Reproduce the stretch of data from the line containing "From the choices listed as" through the end of the data, requests included, and add -95 to every coordinate in the answers. Leave the pictures out.

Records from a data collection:
»»
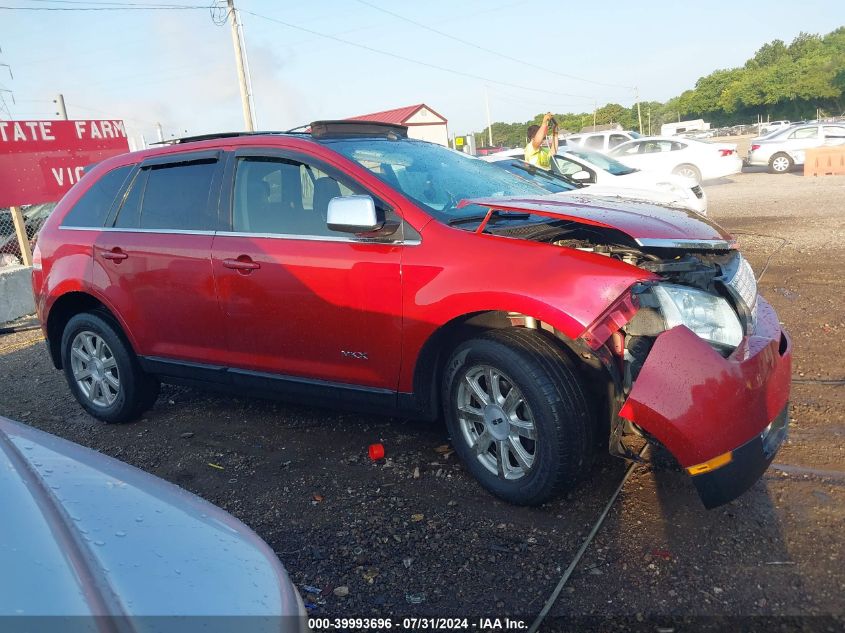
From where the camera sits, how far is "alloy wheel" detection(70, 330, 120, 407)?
4867 mm

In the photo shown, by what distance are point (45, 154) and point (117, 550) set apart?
410 inches

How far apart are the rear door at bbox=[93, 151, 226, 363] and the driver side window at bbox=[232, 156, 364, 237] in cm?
21

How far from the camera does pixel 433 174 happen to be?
4.01 m

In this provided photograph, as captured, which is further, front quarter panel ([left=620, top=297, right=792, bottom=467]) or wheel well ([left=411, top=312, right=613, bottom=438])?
wheel well ([left=411, top=312, right=613, bottom=438])

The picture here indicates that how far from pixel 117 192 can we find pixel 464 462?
3.02m

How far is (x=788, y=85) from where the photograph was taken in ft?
227

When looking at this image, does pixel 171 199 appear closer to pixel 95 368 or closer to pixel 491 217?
pixel 95 368

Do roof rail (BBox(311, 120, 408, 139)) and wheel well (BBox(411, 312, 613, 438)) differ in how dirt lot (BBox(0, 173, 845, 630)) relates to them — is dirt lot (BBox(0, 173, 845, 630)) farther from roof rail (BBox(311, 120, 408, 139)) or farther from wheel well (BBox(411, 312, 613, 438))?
roof rail (BBox(311, 120, 408, 139))

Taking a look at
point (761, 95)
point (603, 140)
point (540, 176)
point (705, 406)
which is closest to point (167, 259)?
point (540, 176)

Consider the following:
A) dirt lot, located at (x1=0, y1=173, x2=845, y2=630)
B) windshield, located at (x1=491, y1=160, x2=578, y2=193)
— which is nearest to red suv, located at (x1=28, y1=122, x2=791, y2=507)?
dirt lot, located at (x1=0, y1=173, x2=845, y2=630)

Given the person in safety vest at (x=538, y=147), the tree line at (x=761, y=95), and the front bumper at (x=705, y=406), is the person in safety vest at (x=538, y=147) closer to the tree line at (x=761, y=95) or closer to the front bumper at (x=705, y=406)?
the front bumper at (x=705, y=406)

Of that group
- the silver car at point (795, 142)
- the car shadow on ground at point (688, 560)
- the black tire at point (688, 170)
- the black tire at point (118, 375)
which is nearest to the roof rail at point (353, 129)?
the black tire at point (118, 375)

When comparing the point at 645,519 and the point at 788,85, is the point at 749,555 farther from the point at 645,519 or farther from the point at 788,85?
the point at 788,85

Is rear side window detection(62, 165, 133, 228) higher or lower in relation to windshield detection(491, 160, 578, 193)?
higher
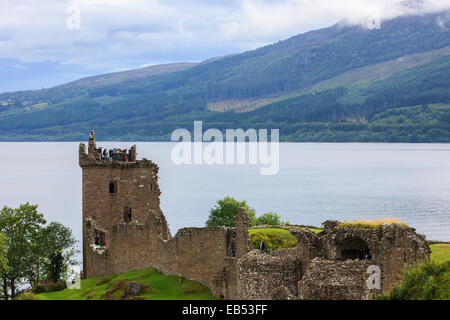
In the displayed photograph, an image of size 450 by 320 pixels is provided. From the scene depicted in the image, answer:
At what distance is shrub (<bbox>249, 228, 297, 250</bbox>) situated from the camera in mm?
42938

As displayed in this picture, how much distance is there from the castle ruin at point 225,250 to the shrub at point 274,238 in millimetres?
1244

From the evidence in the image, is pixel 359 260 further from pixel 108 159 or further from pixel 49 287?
pixel 108 159

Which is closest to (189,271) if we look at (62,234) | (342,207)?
(62,234)

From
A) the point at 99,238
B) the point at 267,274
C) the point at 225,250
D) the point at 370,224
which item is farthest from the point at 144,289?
the point at 370,224

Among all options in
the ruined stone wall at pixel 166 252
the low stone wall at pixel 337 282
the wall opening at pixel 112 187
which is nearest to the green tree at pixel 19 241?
the wall opening at pixel 112 187

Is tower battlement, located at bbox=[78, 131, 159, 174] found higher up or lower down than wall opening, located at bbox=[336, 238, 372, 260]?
higher up

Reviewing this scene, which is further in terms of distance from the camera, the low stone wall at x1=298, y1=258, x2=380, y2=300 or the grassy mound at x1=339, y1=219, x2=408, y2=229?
the grassy mound at x1=339, y1=219, x2=408, y2=229

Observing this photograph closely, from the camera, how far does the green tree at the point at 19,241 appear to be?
208ft

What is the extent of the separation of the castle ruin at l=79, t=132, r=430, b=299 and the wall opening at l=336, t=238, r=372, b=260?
0.04 metres

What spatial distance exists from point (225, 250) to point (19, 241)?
94.8 ft

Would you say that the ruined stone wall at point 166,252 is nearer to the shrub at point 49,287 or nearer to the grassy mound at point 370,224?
the shrub at point 49,287

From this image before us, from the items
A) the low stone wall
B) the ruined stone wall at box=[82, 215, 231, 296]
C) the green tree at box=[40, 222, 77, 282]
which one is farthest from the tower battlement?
the low stone wall

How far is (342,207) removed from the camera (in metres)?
166

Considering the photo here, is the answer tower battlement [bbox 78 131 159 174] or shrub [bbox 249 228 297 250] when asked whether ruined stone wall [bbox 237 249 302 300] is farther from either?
tower battlement [bbox 78 131 159 174]
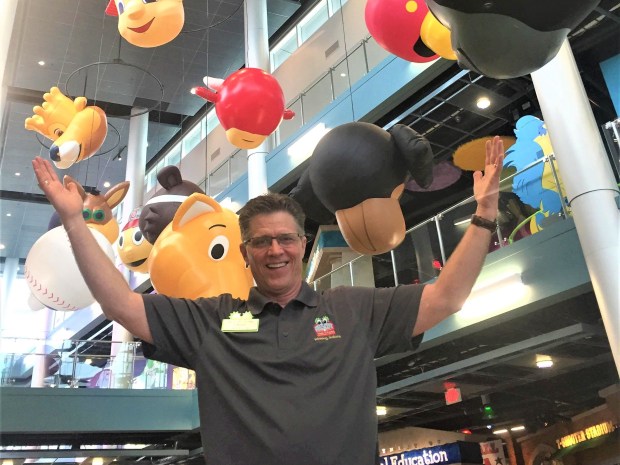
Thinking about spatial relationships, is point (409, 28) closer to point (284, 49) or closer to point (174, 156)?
point (284, 49)

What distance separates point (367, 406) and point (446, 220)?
5.70 meters

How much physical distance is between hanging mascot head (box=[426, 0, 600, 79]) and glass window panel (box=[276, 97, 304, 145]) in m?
9.21

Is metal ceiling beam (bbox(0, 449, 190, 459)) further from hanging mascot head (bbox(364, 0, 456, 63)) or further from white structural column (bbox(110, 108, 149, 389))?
hanging mascot head (bbox(364, 0, 456, 63))

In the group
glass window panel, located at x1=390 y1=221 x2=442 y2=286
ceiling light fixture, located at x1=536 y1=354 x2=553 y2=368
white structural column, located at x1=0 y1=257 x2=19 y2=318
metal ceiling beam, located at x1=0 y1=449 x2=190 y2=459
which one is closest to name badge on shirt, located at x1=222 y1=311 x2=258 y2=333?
glass window panel, located at x1=390 y1=221 x2=442 y2=286

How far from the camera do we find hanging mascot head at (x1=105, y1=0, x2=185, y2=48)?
14.0ft

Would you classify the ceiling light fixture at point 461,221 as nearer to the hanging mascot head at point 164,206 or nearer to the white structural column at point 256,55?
the hanging mascot head at point 164,206

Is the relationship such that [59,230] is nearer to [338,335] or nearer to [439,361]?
[338,335]

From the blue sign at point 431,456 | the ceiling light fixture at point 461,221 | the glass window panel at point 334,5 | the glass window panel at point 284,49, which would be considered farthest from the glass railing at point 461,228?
the glass window panel at point 284,49

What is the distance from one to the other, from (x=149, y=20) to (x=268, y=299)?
134 inches

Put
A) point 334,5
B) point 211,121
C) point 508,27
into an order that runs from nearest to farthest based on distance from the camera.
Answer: point 508,27, point 334,5, point 211,121

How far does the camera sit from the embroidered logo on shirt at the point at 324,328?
148 cm

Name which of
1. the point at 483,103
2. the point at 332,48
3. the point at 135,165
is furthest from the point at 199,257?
the point at 135,165

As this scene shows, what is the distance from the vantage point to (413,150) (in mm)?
3992

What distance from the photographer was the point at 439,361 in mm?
8664
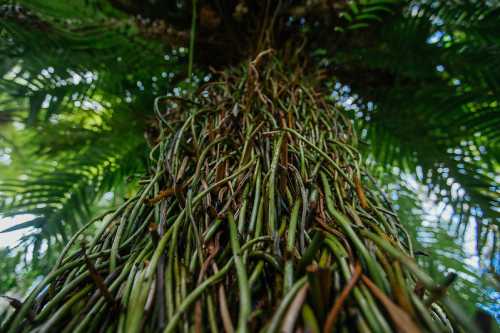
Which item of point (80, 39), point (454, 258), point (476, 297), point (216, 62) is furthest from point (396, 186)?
point (80, 39)

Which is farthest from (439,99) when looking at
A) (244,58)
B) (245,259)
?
(245,259)

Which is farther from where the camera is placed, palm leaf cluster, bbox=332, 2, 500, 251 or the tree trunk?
palm leaf cluster, bbox=332, 2, 500, 251

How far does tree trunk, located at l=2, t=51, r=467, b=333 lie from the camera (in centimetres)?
20

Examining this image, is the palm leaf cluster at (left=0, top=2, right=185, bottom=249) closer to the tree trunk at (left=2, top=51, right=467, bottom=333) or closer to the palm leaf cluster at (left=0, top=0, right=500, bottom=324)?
the palm leaf cluster at (left=0, top=0, right=500, bottom=324)

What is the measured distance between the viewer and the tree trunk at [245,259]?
0.20 m

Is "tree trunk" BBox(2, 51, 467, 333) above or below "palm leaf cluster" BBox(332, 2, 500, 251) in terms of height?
below

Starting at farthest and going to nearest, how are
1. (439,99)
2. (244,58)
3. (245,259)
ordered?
(439,99), (244,58), (245,259)

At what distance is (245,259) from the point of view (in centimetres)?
26

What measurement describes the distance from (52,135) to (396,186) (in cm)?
118

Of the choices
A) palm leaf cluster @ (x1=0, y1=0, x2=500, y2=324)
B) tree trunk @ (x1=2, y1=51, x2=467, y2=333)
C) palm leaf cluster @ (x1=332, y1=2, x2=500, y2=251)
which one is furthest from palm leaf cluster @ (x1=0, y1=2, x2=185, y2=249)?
palm leaf cluster @ (x1=332, y1=2, x2=500, y2=251)

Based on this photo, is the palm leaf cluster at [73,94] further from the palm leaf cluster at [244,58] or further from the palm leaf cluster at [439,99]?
the palm leaf cluster at [439,99]

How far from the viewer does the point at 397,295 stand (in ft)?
0.67

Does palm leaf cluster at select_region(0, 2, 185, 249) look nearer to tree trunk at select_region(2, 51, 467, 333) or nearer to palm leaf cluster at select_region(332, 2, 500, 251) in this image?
tree trunk at select_region(2, 51, 467, 333)

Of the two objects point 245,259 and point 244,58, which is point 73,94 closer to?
point 244,58
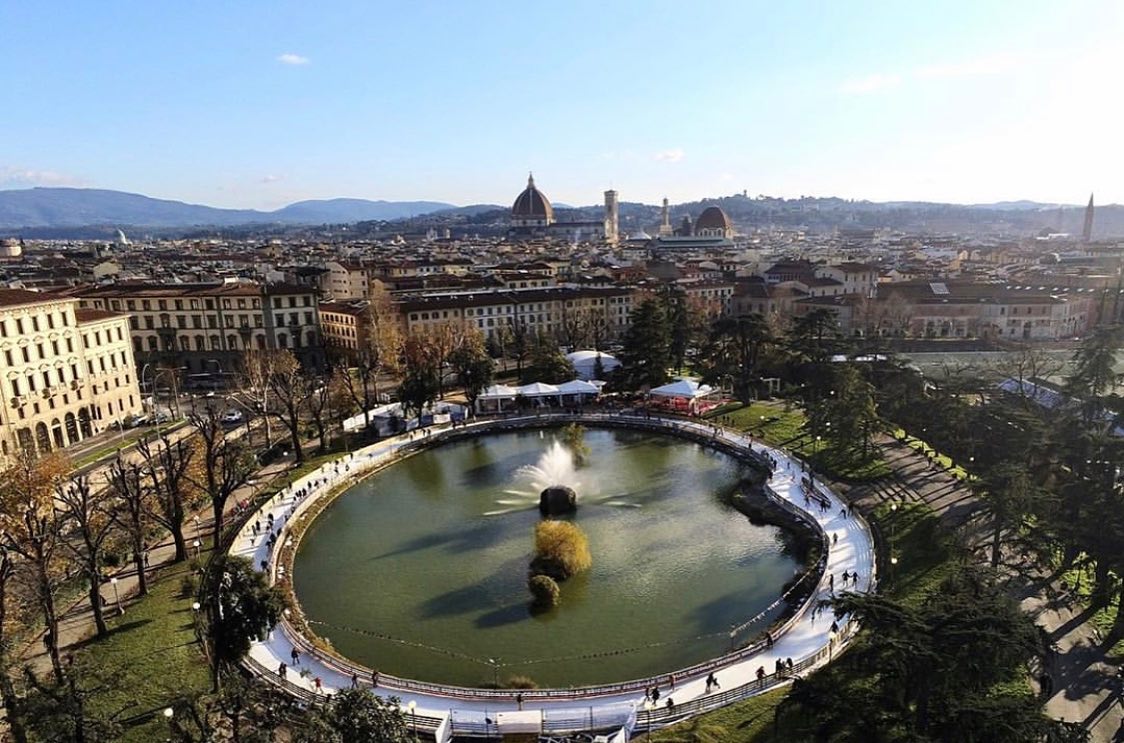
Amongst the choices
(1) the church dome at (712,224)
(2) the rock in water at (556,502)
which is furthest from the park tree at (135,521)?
(1) the church dome at (712,224)

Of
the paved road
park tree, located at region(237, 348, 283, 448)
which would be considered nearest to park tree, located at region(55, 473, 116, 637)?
park tree, located at region(237, 348, 283, 448)

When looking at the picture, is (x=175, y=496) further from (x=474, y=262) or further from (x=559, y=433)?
(x=474, y=262)

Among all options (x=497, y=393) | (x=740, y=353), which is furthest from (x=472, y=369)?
(x=740, y=353)

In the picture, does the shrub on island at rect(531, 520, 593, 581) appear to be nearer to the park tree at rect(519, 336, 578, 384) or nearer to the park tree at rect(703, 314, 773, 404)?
the park tree at rect(519, 336, 578, 384)

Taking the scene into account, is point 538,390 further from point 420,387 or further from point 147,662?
point 147,662

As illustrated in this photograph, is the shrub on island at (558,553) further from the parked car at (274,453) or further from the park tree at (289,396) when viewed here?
the parked car at (274,453)

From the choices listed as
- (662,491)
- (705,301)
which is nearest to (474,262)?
(705,301)
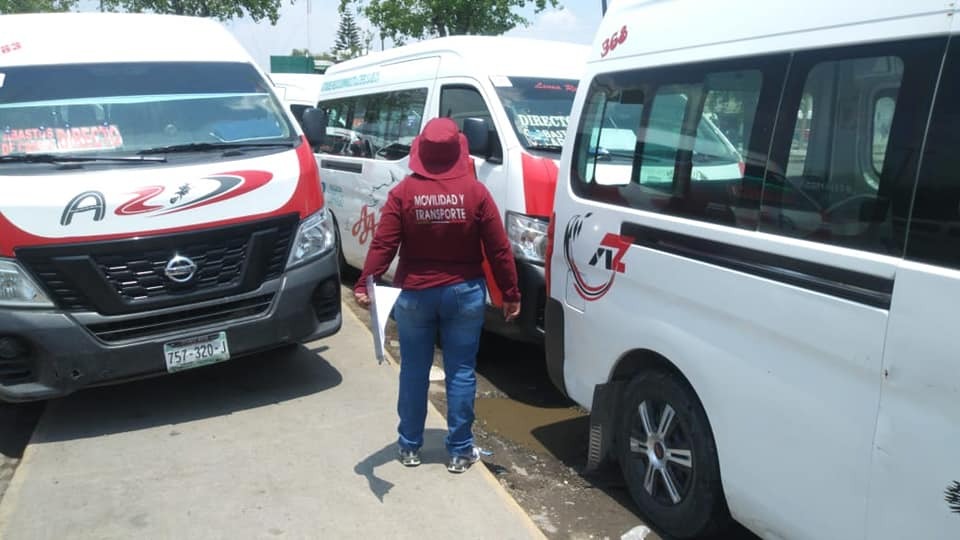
««
Worked answer:
From the choices listed as
- (662,491)
- (705,301)
which is nearest to (474,262)?
(610,206)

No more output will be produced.